L’uomo, per le quantità di materiali che movimenta sulla Terra, ad oggi è in grado di competere con le più imponenti cause di cambiamento geomorfologico. Per le attività umane si spostano intenzionalmente ogni anno tra i 50 e i 60 miliardi di tonnellate di roccia, pietre, sabbia e ghiaia, di cui un terzo circa per il prelievo di minerali per l’industria metallifera e due terzi per altre industrie e per le costruzioni. Si tratta di una quantità pari al doppio di quella eruttata dai vulcani oceanici, al triplo di quella portata al mare da tutti i fiumi del mondo, al quadruplo di quella che sposta la formazione di montagne, a dodici volte quella trascinata dai ghiacciai e a sessanta volte quella dovuta all’erosione eolica.
Persino maggiore è lo spostamento di terra involontario, ma comunque dovuto all’azione umana, e in particolare all’erosione indotta dalle pratiche agricole: 80 miliardi di tonnellate.

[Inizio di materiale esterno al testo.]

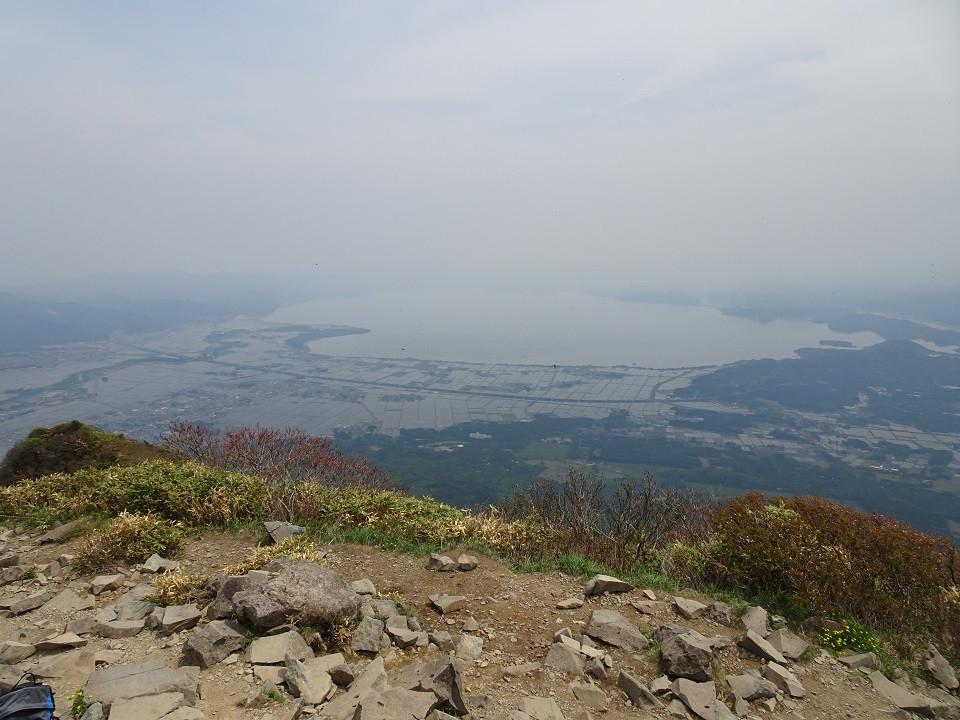 山頂より猪苗代湖を望む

La nostra sete di combustibili fossili comporta poi il prelievo annuo di circa 45 miliardi di tonnellate di materia dormiente in natura, di cui 14 miliardi sono i combustibili effettivamente utilizzati. L’appropriazione umana di biomasse è arrivata invece a 27 miliardi di tonnellate di cui 5,5 miliardi non utilizzati.
Questa fotografia “inedita” dell’attività umana sul Pianeta è riportata sul secondo numero di Materia Rinnovabile, il primo magazine interamente dedicato all’economia dei flussi di materia, pubblicato da Edizioni Ambiente (www.materiarinnovabile.it ), in un articolo di Aldo Femia, primo ricercatore presso l’Istituto Nazionale di Statistica (Istat), che bene restituisce quanto sia imponente la quantità di materia che viene messa in circolazione dalle attività umane per produrre energia, cibo, per alimentare l’industria, per ridisegnare il territorio. Una mole di materia che nella maggior parte dei casi verrà sprecata per trasformarsi in rifiuto.